*Objective 1*
Reproduce the lines of the listing word for word, starting at the line containing "Which object of" and continuing through the end of the listing.

*Text extract*
..........

Also, the Dauer 962 can in no way qualify for the fastest production car for one reason - it is a modified vehicle. All Dauer 962s are modified versions of Porsche 962s, which are racing vehicles. They can make as many Dauer 962s as they want and it won't be a production vehicle. It's the same as someone modifying, say, a Porsche 911 to outrageous specifications and claiming it to be the world's fastest production car. The Dauer 962 may be the world's fastest street-legal vehicle but I doubt that as well. I will not deny the fact that it can go 251 mph however, this has been confirmed. The development of the Koenigsegg CCR and the production version of the Bugatti Veyron also makes claiming the Dauer 962 as the fastest pointless.
- Here, here. I don't think the article benefits in any way at all from comparisons to modified cars and track cars like the Dauers and Rufs - and even they pale in comparsion to some street legal drag cars capable of 300mph or more. You may as well compare it to Thrust SSC. But alas my effort to try and remove them failed and people kept putting back that rubbish. On the question of power output is your source specific as to whether its imperial or metric hp? I always assumed it to be an imperial hp figure as its a Brit car company but as has been pointed out elsewhere the engine manufacturer is German and likely to quote in metric and there is no clarification available from a definitive source. --LiamE 15:10, 17 January 2006 (UTC)

..........

*Provided data*
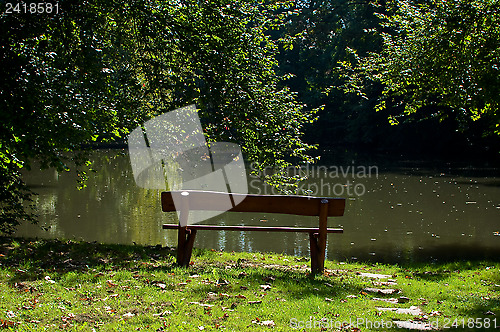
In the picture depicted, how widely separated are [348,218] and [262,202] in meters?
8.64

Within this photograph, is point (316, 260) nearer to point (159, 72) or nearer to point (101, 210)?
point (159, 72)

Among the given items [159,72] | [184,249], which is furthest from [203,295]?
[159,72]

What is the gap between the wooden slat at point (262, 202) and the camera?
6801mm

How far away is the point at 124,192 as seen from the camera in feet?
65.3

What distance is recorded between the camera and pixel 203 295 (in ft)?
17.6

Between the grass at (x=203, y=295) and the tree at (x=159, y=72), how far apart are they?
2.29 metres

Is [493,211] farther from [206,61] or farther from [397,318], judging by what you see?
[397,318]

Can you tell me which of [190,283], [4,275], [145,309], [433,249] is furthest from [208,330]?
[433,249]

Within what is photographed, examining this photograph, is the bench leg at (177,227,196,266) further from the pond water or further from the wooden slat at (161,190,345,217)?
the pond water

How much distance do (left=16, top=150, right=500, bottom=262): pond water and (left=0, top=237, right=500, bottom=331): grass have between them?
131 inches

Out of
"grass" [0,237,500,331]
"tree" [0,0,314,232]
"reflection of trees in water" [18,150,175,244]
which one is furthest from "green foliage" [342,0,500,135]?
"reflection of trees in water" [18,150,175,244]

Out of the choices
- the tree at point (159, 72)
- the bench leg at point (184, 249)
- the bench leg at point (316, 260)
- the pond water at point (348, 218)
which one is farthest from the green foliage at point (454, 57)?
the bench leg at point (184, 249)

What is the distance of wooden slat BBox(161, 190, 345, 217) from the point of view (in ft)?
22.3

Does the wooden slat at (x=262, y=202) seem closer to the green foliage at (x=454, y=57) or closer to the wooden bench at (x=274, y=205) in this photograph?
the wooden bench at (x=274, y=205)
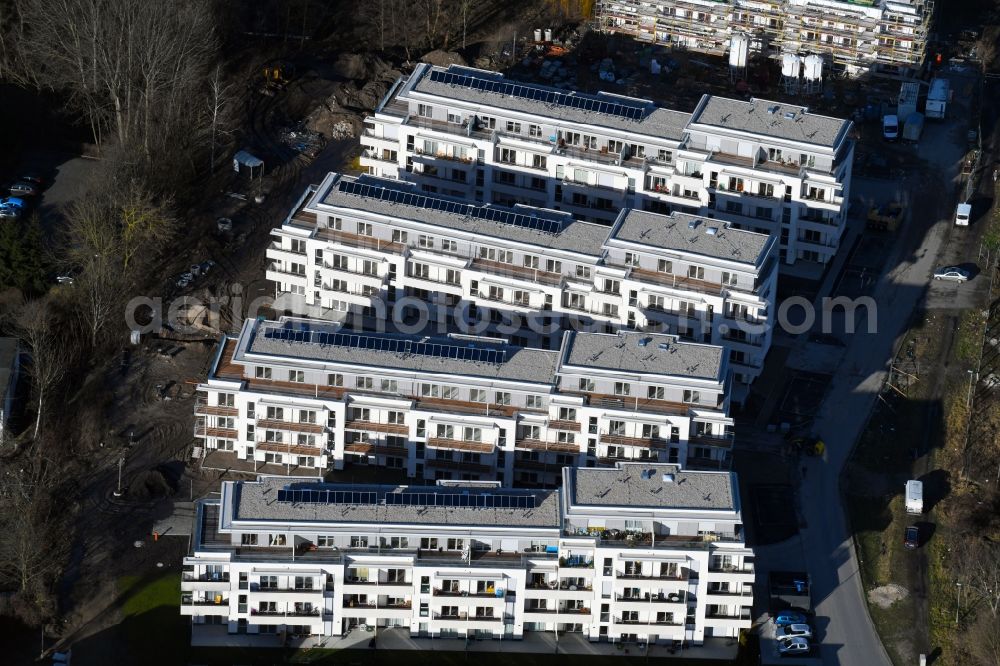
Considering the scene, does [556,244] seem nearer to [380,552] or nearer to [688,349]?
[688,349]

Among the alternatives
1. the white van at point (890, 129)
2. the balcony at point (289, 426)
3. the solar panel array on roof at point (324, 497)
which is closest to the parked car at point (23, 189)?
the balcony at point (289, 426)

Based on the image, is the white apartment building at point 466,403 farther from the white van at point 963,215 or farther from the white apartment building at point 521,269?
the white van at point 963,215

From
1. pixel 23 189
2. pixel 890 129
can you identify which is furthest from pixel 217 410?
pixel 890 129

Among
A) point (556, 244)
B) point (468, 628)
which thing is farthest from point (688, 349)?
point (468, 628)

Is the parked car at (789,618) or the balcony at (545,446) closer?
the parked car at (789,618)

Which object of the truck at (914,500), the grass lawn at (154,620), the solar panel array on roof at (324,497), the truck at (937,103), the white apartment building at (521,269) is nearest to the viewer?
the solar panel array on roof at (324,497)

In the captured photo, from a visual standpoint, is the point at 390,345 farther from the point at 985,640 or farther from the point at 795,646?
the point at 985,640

..........

*Objective 2*
According to the discussion of the Dauer 962, why can the Dauer 962 not qualify as the fastest production car?

*Expected output 1*
Which object of the truck at (914,500), the grass lawn at (154,620), the solar panel array on roof at (324,497), the truck at (937,103), the white apartment building at (521,269) is nearest to the viewer?
the solar panel array on roof at (324,497)

In the captured photo, from a visual standpoint, is the point at 390,345 farther from the point at 985,640 or farther from the point at 795,646?
the point at 985,640

*Expected output 2*
It is a modified vehicle, a modified version of the Porsche 962 racing car.